══ Data supplied
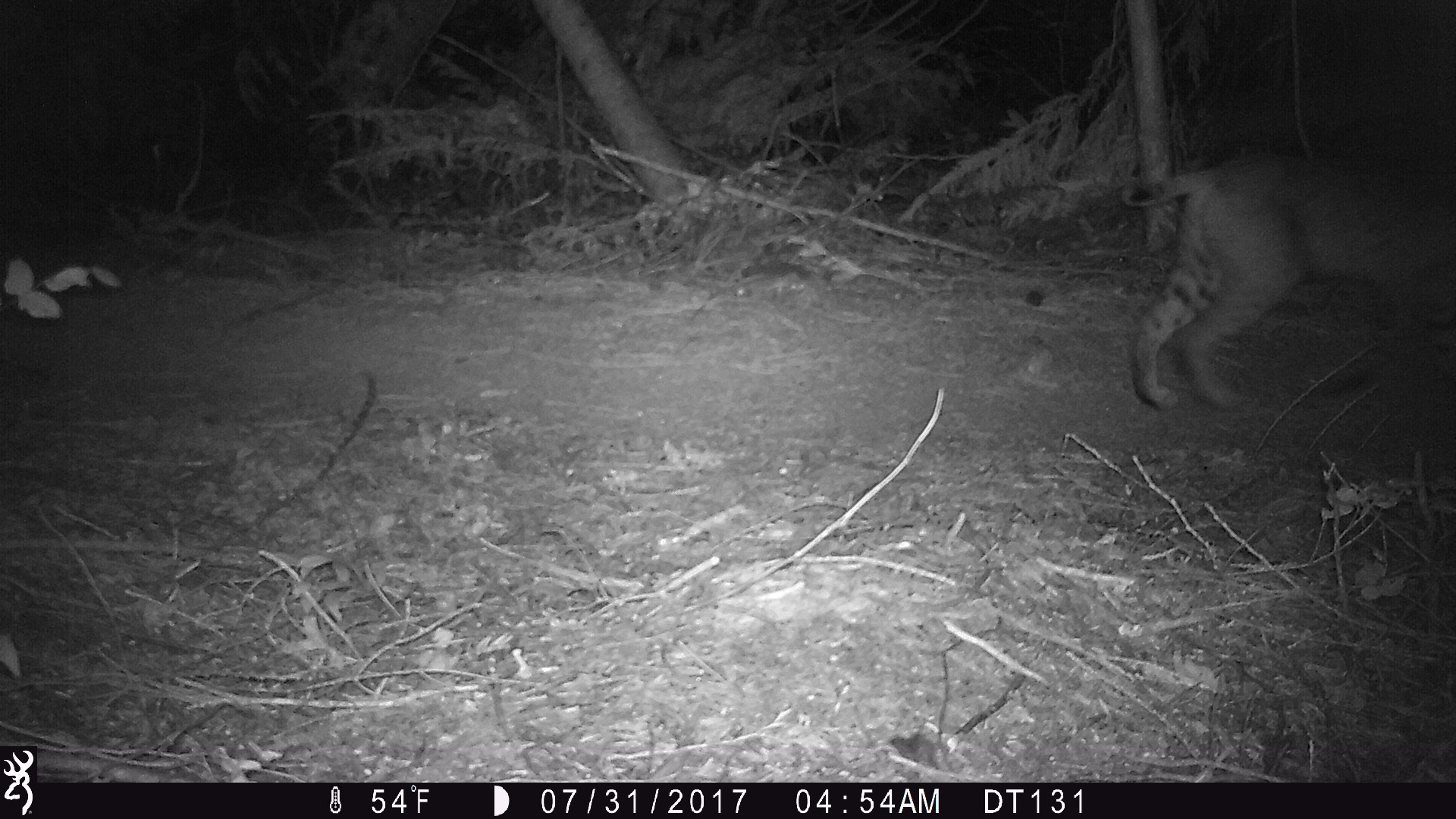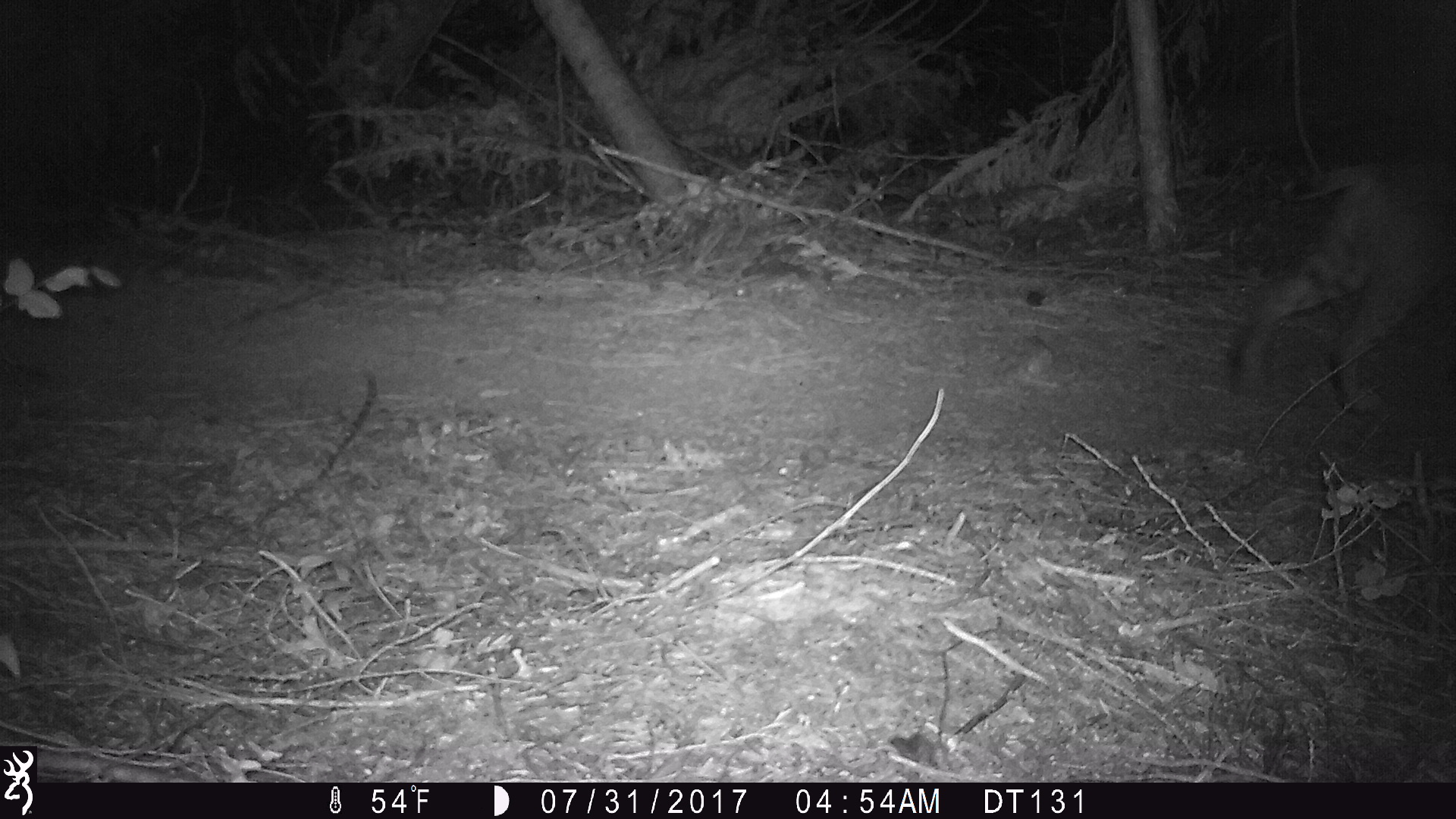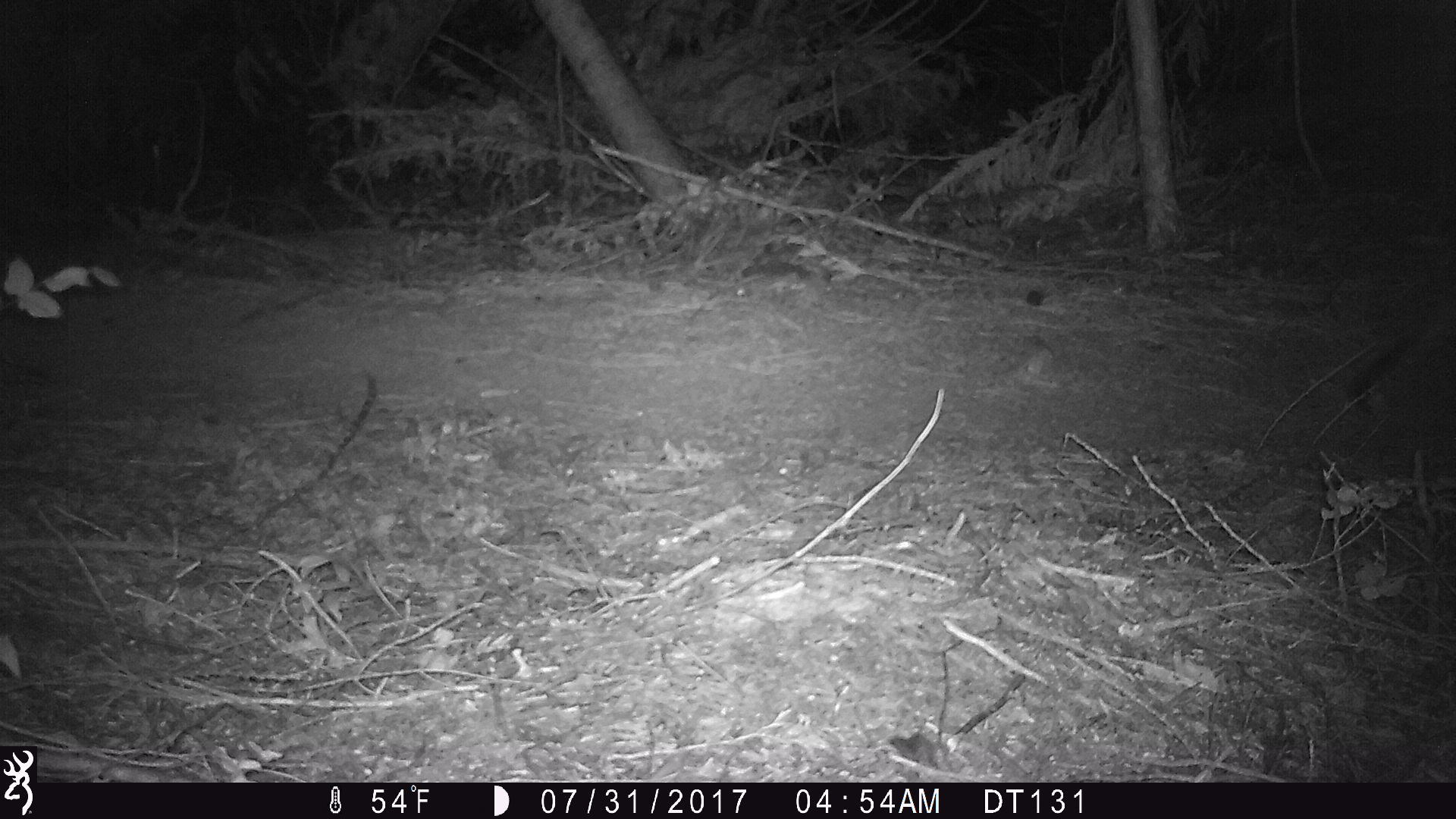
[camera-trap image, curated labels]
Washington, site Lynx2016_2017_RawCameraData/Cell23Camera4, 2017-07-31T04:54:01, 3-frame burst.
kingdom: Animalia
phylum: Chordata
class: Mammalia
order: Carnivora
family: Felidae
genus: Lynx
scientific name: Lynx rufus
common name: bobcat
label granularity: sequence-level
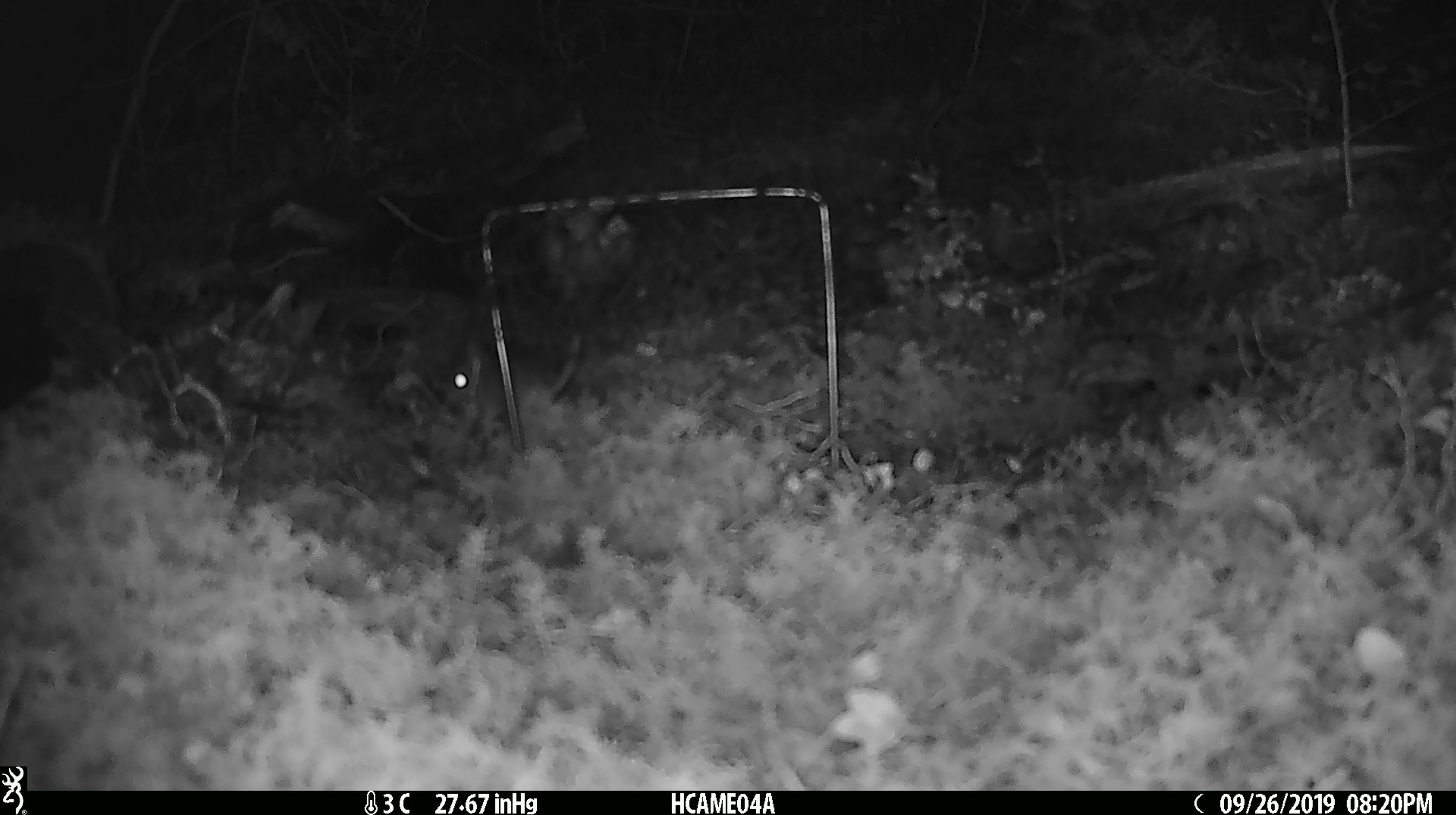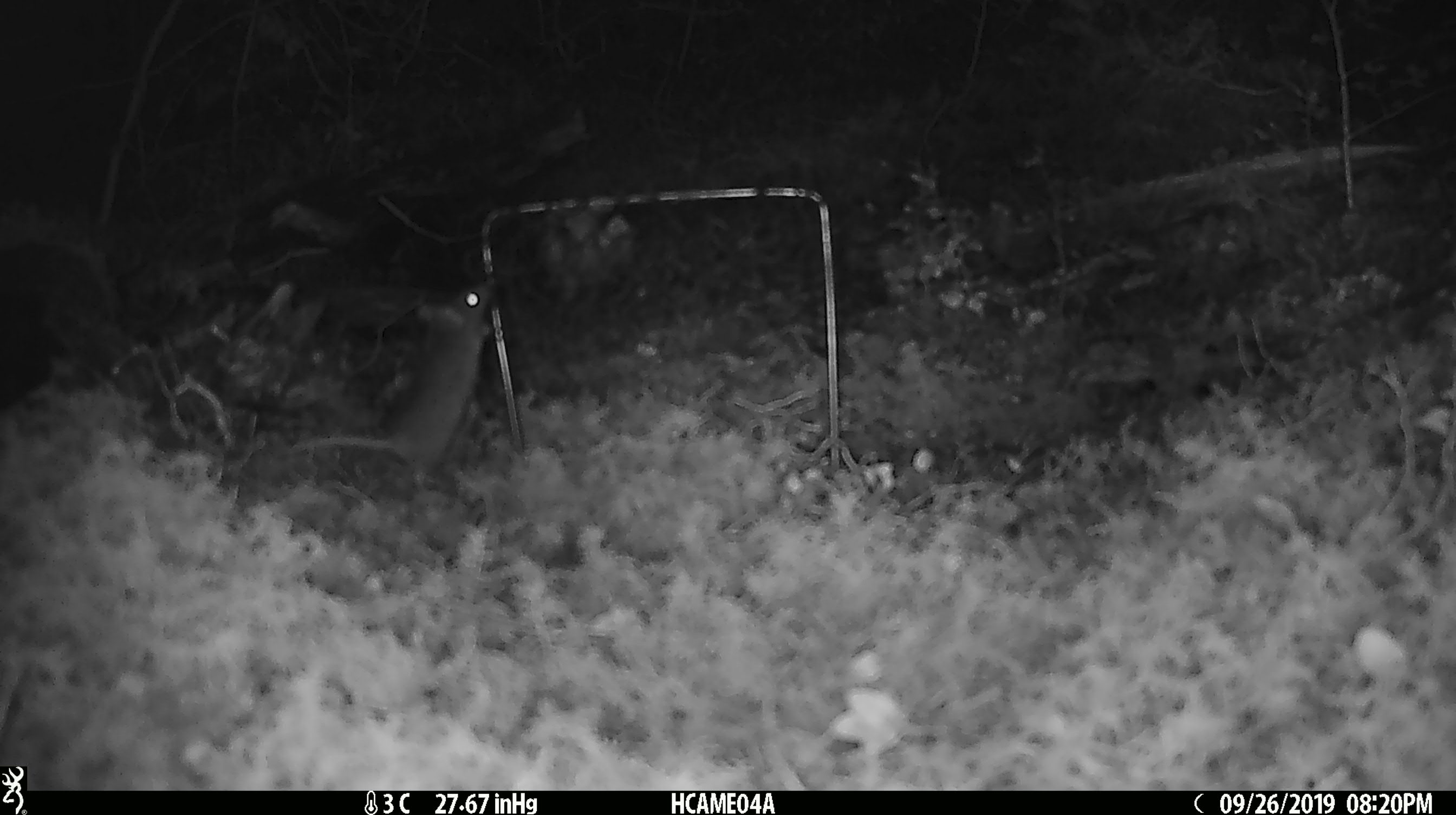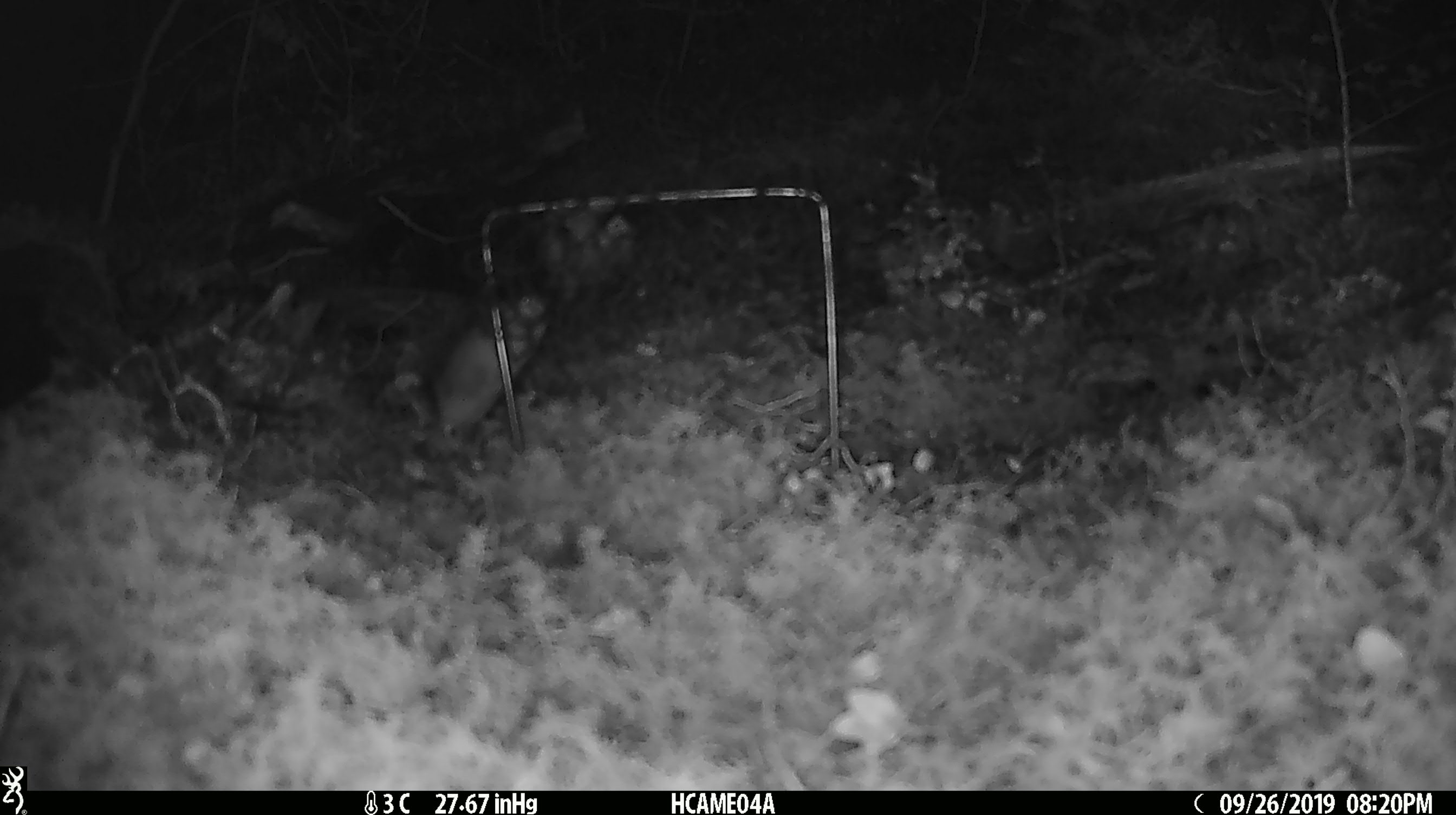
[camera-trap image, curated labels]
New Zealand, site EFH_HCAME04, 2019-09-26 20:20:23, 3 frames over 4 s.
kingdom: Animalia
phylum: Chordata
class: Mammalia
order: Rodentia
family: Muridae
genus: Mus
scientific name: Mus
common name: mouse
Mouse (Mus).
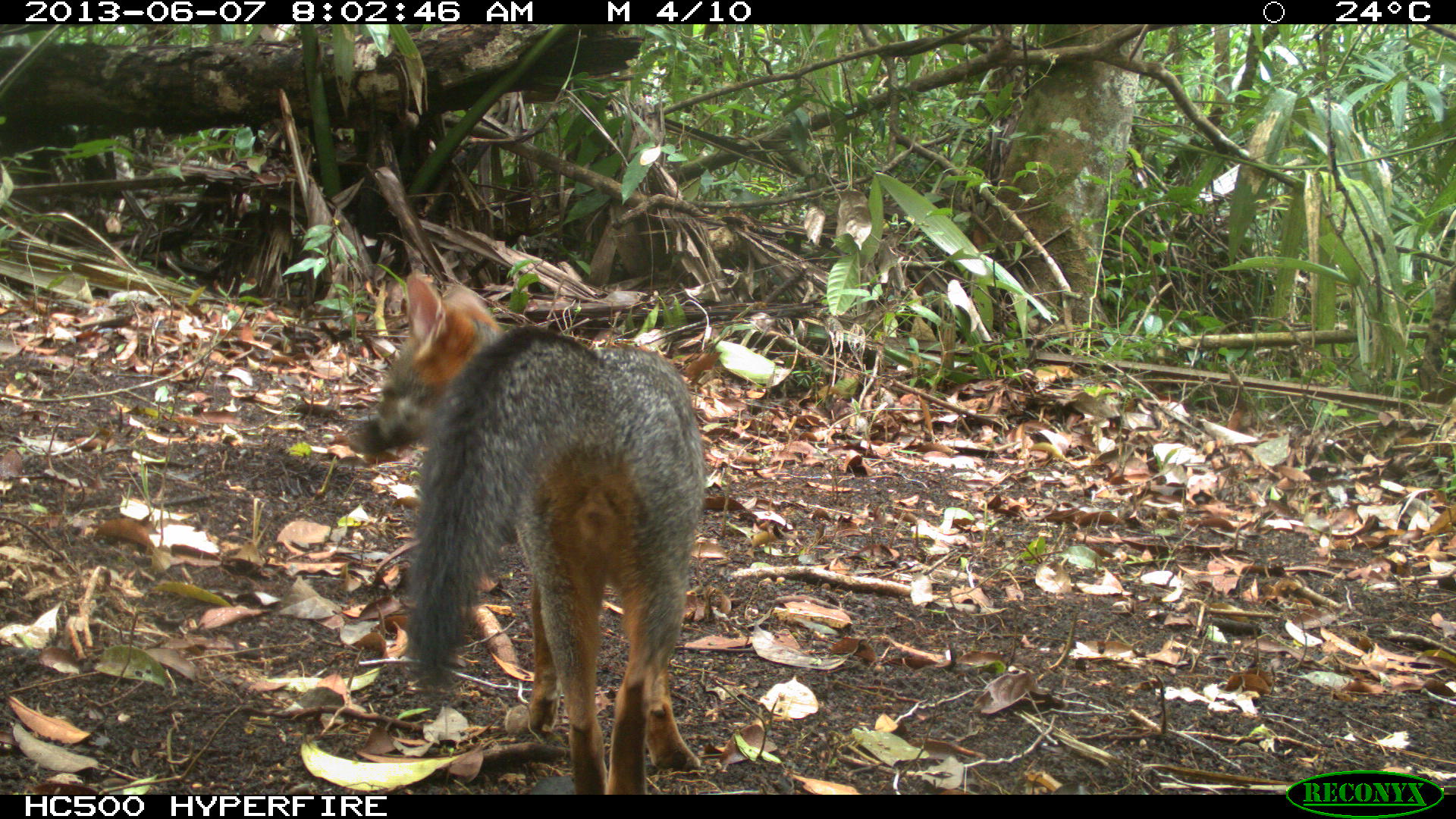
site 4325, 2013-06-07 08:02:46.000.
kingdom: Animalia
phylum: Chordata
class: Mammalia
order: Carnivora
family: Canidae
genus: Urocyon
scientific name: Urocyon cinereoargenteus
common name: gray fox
════
> Directions for this task
What is needed is an exact repeat of the lines from the one containing "family: Felidae" through the last line of the records above, both included, with pictures left out.

> Answer to this exercise
family: Felidae
genus: Lynx
scientific name: Lynx rufus
common name: bobcat
label granularity: sequence-level
[camera-trap image, curated labels]
New Zealand, site EFH_HCAME04, 2019-09-26 20:20:23, 3 frames over 4 s.
kingdom: Animalia
phylum: Chordata
class: Mammalia
order: Rodentia
family: Muridae
genus: Mus
scientific name: Mus
common name: mouse
Mouse (Mus).
site 4325, 2013-06-07 08:02:46.000.
kingdom: Animalia
phylum: Chordata
class: Mammalia
order: Carnivora
family: Canidae
genus: Urocyon
scientific name: Urocyon cinereoargenteus
common name: gray fox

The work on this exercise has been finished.